When your dog starts dreaming, does he make soft sounds and wag his tail? Or does he sometimes snarl and growl in his sleep? Given that dogs dream, have you ever wondered if yours has nightmares as well?
I Dreamed I Was Flying..."
No one knows for sure what dogs dream about, but it's likely they're reliving aspects of their day. In an MIT experiment conducted years ago, researchers measured rats' electrical brain patterns while the rodents were running a maze. That night, during the rats' REM sleep, they measured the brain patterns again. They were identical, proving the animals were dreaming about the maze.
Your dog, then, probably dreams about all the important doggy events that happened during his day. He might be reliving chasing the squirrel or catching the tennis ball you tossed in the park during your daily exercise routine. Dogs bred for specific tasks, such as flushing out game, may act out those behaviors during their dreams.
"I Showed Up for Obedience Class Totally Naked..."
"Dogs don't sit up and say, 'Mommy, I had a bad dream,'" jokes Stanley Coren, professor emeritus of psychology at the University of British Columbia. "But we make presumptions that the way humans have bad dreams, a dog will have a bad dream. A person is more likely to have a bad dream if they've had a bad day.

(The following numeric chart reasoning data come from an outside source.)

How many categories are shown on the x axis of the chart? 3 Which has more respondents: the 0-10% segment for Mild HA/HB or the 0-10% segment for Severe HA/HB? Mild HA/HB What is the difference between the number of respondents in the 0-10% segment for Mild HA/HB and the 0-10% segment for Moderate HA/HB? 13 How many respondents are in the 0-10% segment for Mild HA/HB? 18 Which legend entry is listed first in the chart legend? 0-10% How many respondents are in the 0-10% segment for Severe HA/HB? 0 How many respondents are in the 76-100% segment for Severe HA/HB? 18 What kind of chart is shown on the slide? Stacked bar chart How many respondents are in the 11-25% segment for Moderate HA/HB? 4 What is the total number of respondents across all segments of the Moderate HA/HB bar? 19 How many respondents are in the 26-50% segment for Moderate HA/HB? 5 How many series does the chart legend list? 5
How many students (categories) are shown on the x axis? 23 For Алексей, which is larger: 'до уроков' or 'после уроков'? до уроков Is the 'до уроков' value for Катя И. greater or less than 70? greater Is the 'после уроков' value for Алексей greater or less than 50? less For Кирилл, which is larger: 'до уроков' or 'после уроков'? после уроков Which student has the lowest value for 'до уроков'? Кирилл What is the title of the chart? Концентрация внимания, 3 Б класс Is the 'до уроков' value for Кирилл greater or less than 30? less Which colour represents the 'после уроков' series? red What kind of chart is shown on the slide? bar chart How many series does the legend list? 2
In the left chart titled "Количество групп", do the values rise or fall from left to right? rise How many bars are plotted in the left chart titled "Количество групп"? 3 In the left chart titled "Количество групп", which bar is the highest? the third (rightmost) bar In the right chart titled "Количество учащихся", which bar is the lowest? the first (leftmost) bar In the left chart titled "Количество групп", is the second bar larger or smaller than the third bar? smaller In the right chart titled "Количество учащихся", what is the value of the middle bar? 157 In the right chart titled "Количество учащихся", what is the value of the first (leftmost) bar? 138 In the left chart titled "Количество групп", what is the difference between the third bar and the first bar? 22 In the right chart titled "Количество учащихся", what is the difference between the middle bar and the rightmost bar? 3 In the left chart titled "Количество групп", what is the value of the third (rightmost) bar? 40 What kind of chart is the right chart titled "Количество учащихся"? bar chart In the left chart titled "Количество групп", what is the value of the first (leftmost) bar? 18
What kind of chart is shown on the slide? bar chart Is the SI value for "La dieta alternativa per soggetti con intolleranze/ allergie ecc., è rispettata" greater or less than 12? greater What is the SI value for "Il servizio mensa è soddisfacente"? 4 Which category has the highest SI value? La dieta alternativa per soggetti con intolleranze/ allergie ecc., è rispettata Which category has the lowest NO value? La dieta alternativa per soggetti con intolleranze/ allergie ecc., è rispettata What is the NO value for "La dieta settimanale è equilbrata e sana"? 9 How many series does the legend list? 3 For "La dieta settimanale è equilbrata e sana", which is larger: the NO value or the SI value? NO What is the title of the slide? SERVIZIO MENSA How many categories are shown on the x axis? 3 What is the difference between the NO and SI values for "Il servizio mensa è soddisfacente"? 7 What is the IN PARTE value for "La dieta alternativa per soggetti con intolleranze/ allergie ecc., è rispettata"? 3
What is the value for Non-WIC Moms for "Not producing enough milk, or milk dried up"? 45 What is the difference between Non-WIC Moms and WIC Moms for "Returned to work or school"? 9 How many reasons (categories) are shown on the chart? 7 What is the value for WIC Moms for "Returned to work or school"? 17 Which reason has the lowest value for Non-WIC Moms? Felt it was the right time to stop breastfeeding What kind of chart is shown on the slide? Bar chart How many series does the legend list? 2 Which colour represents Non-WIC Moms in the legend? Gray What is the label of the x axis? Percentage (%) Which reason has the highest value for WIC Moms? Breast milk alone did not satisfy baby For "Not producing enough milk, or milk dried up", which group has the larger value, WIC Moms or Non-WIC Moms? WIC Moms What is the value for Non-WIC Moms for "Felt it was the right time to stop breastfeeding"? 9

They've had persistent bad feelings and that carries over into their sleep." Likewise, your dog may have upsetting dreams about going to the vet or the aggressive dog that snapped at him at the park.
If you familiarize yourself with your dog's typical sleep patterns, you may be able to pick up on cues that he's having a bad dream. Watch your dog for a few nights during the REM stage of his sleep cycle. REM stage usually occurs 10 to 20 minutes after falling asleep. (Watch closely because dog dreams don't last long--10 seconds for a toy dog and a couple of minutes for a large one!)
If you suspect a bad dream, don't wake him. Like humans, a dog that wakes from a dream can be disoriented and unable to differentiate between the dream and reality. During this time, even the gentlest dog can lash out and bite.
Ensuring Sweeter Dreams
Rather than interrupting the nightmare, try being proactive about avoiding bad dreams to begin with. The best way to avoid bad dreams? Socialize your puppy well.
"The puppy that gets better socialized tends to be less skittish," Coren says. "He'll be exposed to different people, sounds and experiences, and he'll see that these things won't bite him. This will reduce his overall stress level for the rest of his life. If you want to reduce the chances of your dog having bad dreams, give him a very enriched puppyhood." Of course, even a well-socialized dog can have a bad day. If your dog has had a stressful day, helping him relax in the evening may ward off a nightmare. An extra walk may tire him out and reduce tension.
You can also let him work at a treat-filled toy. While your dog is focusing on the toy, he's not thinking about his anxiety. Other approaches to help your dog relax include a pheromone diffuser and aroma therapy. Dog massage is an increasingly popular technique for helping dogs relax.
Or simply spend some time cuddling and petting your dog before bedtime. Studies have shown the simple act of touching can reduce levels of cortisol, a stress hormone present in both humans and canines. At best, you'll help your dog avoid a nightmare. At worst, you'll have simply spent more time cuddling your dog--and maybe ensuring some sweet dreams for yourself.